● WHAT YOU NEED TO DO
Print the records exactly. Miss nothing.

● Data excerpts
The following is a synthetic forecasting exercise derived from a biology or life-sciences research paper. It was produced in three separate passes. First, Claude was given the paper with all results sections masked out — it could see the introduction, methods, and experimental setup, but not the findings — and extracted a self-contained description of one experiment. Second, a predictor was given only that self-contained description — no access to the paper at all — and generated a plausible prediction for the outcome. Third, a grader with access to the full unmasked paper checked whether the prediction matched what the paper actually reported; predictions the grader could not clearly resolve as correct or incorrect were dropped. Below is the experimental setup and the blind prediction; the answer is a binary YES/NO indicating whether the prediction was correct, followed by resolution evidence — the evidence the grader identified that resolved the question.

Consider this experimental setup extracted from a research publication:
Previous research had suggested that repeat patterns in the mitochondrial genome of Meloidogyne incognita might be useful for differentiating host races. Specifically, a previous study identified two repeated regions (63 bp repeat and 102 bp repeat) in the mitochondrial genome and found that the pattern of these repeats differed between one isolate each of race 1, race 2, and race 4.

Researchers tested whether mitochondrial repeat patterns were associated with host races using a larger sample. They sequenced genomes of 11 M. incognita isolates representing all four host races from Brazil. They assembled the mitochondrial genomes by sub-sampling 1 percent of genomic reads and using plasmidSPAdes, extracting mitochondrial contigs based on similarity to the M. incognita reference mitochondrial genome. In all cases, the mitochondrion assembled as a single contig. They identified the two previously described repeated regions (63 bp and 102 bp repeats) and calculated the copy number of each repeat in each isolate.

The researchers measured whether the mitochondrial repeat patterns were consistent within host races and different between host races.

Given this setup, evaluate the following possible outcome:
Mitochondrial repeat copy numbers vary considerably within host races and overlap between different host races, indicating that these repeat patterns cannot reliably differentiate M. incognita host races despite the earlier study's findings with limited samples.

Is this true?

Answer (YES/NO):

● WRITTEN RESPONSE
The following is a synthetic forecasting exercise derived from a biology or life-sciences research paper. It was produced in three separate passes. First, Claude was given the paper with all results sections masked out — it could see the introduction, methods, and experimental setup, but not the findings — and extracted a self-contained description of one experiment. Second, a predictor was given only that self-contained description — no access to the paper at all — and generated a plausible prediction for the outcome. Third, a grader with access to the full unmasked paper checked whether the prediction matched what the paper actually reported; predictions the grader could not clearly resolve as correct or incorrect were dropped. Below is the experimental setup and the blind prediction; the answer is a binary YES/NO indicating whether the prediction was correct, followed by resolution evidence — the evidence the grader identified that resolved the question.

Consider this experimental setup extracted from a research publication:
Previous research had suggested that repeat patterns in the mitochondrial genome of Meloidogyne incognita might be useful for differentiating host races. Specifically, a previous study identified two repeated regions (63 bp repeat and 102 bp repeat) in the mitochondrial genome and found that the pattern of these repeats differed between one isolate each of race 1, race 2, and race 4.

Researchers tested whether mitochondrial repeat patterns were associated with host races using a larger sample. They sequenced genomes of 11 M. incognita isolates representing all four host races from Brazil. They assembled the mitochondrial genomes by sub-sampling 1 percent of genomic reads and using plasmidSPAdes, extracting mitochondrial contigs based on similarity to the M. incognita reference mitochondrial genome. In all cases, the mitochondrion assembled as a single contig. They identified the two previously described repeated regions (63 bp and 102 bp repeats) and calculated the copy number of each repeat in each isolate.

The researchers measured whether the mitochondrial repeat patterns were consistent within host races and different between host races.

Given this setup, evaluate the following possible outcome:
Mitochondrial repeat copy numbers vary considerably within host races and overlap between different host races, indicating that these repeat patterns cannot reliably differentiate M. incognita host races despite the earlier study's findings with limited samples.

Is this true?

Answer (YES/NO):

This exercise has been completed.